The grant of infrastructure status to the data centre industry in the Union budget proposals made on February 1 is only expected to boost this demand.
Sanchit Vir Gogia, chief analyst and founder of Greyhound Research, corroborated that the momentum for data centers is expected to grow significantly by 2025. He added that the government has to “ensure the confluence of factors” like providing adequate power supply and passing of the Data Protection Bill in order for data centers to grow.
The existing supply of talent for IT services companies will play a role in hiring in the data center sector. “India also has a pool of chief information officers (CIOs) and tech teams at the user end that have, for the longest time, been trained on data centre architecture,” Gogia explained.

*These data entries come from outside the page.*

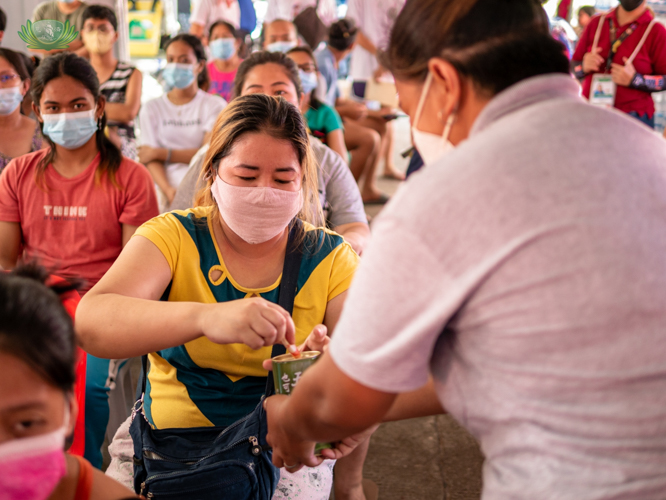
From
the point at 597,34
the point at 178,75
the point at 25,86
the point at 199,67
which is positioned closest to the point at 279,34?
the point at 199,67

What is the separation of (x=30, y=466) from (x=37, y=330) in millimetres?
210

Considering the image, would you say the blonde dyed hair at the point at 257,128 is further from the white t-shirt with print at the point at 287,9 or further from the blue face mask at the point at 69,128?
the white t-shirt with print at the point at 287,9

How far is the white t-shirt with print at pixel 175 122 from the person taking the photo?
160 inches

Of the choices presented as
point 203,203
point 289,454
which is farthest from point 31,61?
point 289,454

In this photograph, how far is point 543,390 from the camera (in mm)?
825

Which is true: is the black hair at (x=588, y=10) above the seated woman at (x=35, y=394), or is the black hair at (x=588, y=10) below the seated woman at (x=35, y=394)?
above

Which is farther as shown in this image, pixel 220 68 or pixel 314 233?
pixel 220 68

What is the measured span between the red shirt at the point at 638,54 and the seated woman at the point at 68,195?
3.95 meters

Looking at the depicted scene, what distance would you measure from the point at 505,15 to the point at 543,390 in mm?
542

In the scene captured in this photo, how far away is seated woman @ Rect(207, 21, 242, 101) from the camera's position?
5.44 m

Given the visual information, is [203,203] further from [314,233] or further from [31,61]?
[31,61]

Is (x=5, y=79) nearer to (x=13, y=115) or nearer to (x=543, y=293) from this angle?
(x=13, y=115)

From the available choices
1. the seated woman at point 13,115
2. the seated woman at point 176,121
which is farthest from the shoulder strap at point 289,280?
the seated woman at point 176,121

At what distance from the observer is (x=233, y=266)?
5.49 ft
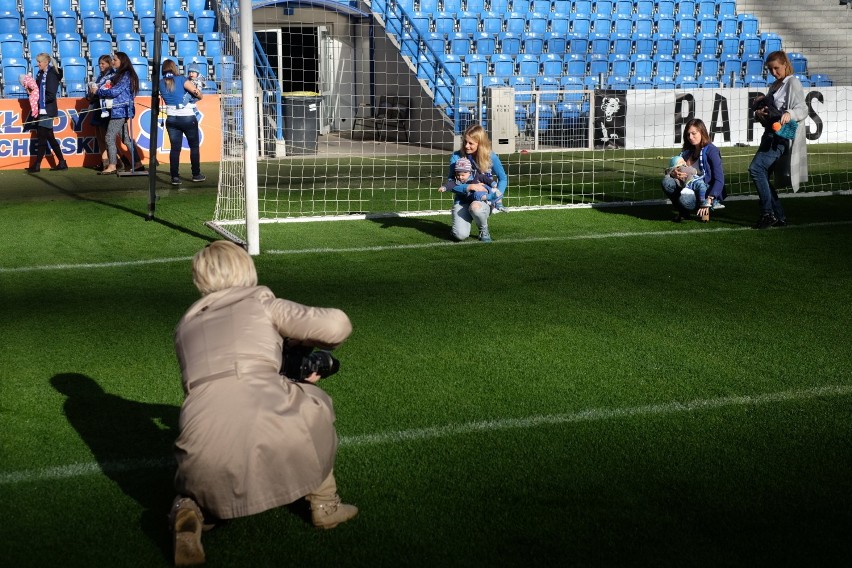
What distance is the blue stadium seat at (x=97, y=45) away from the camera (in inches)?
875

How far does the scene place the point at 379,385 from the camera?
19.1ft

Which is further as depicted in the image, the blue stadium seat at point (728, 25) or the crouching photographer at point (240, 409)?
the blue stadium seat at point (728, 25)

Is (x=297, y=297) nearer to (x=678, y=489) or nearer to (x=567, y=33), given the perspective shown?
(x=678, y=489)

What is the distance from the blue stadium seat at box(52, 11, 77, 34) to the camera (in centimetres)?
2281

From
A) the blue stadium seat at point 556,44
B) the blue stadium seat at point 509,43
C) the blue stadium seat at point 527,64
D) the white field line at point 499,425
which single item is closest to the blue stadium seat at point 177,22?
the blue stadium seat at point 509,43

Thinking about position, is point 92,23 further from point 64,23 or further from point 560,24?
point 560,24

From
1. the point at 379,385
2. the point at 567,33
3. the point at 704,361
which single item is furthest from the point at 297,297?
the point at 567,33

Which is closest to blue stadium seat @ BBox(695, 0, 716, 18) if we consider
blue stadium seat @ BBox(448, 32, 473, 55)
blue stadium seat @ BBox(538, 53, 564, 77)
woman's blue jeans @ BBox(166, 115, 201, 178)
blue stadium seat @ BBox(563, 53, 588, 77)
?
blue stadium seat @ BBox(563, 53, 588, 77)

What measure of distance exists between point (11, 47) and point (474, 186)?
1523cm

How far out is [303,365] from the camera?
4129 millimetres

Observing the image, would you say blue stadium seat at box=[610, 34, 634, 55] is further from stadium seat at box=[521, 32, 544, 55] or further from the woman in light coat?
the woman in light coat

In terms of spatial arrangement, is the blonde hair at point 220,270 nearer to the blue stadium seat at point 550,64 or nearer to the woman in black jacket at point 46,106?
the woman in black jacket at point 46,106

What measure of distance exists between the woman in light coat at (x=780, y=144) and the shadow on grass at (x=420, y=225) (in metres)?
3.30

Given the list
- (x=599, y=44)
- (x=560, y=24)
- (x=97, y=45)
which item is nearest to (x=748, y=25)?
(x=599, y=44)
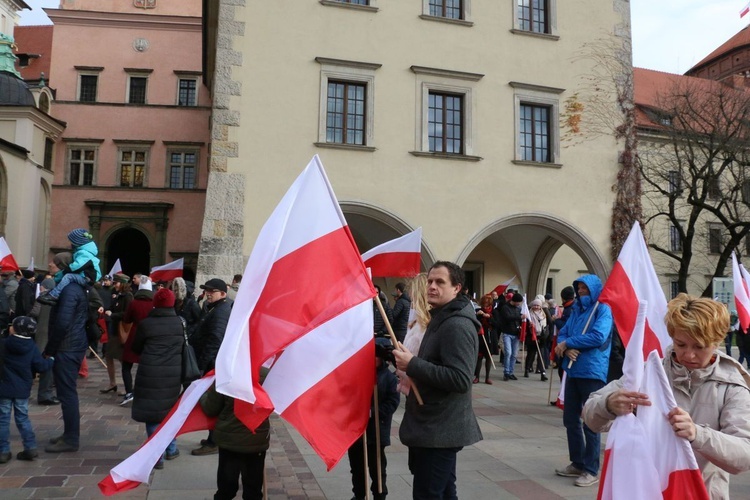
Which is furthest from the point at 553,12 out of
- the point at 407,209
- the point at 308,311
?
the point at 308,311

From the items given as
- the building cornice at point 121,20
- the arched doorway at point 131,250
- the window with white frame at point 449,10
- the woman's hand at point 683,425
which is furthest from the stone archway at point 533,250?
the building cornice at point 121,20

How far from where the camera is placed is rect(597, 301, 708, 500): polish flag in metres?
2.35

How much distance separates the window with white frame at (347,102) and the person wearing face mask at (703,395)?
1323cm

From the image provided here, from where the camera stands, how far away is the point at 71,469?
5.54 m

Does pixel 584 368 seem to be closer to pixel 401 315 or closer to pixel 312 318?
pixel 312 318

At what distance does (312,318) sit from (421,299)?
1.01 meters

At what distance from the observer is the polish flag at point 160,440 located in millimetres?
3611

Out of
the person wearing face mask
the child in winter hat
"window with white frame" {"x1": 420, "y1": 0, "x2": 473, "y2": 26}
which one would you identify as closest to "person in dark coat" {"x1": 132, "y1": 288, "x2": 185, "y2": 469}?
the child in winter hat

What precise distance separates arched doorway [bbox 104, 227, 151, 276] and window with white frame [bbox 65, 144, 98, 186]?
2.92 meters

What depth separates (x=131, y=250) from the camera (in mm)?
30078

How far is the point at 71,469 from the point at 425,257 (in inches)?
441

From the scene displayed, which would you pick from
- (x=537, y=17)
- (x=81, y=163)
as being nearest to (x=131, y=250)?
(x=81, y=163)

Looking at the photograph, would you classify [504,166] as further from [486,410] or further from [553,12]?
[486,410]

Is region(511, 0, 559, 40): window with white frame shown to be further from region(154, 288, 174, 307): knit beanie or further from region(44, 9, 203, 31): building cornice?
region(44, 9, 203, 31): building cornice
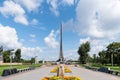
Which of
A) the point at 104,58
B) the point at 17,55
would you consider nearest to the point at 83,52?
the point at 104,58

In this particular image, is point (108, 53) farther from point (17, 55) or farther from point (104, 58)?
point (17, 55)

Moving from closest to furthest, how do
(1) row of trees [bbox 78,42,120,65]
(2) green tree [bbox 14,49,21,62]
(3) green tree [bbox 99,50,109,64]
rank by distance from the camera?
(1) row of trees [bbox 78,42,120,65], (3) green tree [bbox 99,50,109,64], (2) green tree [bbox 14,49,21,62]

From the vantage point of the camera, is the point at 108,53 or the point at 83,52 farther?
the point at 83,52

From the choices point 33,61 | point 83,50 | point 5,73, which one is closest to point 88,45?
point 83,50

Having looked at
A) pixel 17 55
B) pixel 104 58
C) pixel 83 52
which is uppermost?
pixel 83 52

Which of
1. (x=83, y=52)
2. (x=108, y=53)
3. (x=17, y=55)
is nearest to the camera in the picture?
(x=108, y=53)

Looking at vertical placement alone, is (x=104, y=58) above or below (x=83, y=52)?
below

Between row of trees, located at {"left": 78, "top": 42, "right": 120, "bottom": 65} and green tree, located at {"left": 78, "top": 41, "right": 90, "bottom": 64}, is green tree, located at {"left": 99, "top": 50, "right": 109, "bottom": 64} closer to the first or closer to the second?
row of trees, located at {"left": 78, "top": 42, "right": 120, "bottom": 65}

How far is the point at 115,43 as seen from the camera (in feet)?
449

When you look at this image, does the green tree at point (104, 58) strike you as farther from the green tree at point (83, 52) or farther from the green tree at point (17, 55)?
the green tree at point (17, 55)

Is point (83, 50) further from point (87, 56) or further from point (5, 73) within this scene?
point (5, 73)

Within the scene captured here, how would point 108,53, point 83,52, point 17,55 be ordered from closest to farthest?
point 108,53 → point 83,52 → point 17,55

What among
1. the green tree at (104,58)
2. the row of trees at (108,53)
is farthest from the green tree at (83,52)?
the green tree at (104,58)

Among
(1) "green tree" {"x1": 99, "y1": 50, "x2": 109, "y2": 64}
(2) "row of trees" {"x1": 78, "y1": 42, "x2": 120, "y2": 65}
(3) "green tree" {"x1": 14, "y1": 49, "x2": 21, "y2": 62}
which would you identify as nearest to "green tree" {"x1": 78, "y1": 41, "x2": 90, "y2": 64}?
(2) "row of trees" {"x1": 78, "y1": 42, "x2": 120, "y2": 65}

Data centre investments in India are expected to reach $4.6 billion per annum by 2025, according to report by Nasscom from last year. The report added that Mumbai, Chennai, Bengaluru, Hyderabad, and Delhi NCR are amongst the major data centre locations in the country, on the back of good fiber connectivity, proximity to customers, availability of skilled workforce, and submarine cable connectivity.
The report also noted that availability of skilled workforce is one of the major site selection criteria for data center development and operations. “Engineering skill shortage is a major challenge in developed data center markets such as North America and Western Europe, where it is a benefit for India to position itself as a major data centre hub,” the report said.
That said, the demand is only set to rapidly increase. “India needs 7-10 times more data center capacity than what is available today to match the size and scale of mature global markets, despite a reasonable capacity addition in the last five years,” said Sunil Gupta, chief executive officer of Yotta Infrastructure. Yotta expects to add over 1000 employees to run its data centre facilities and provide customer facing services. In addition, the company plans to add 2500 indirect resources for construction of data centers over the next two years.
According to Gupta, the company expects to invest over Rs. 15,000 crore over the next 5-7 years in creating massive business critical data centers, providing cloud networking and other information technology infrastructure.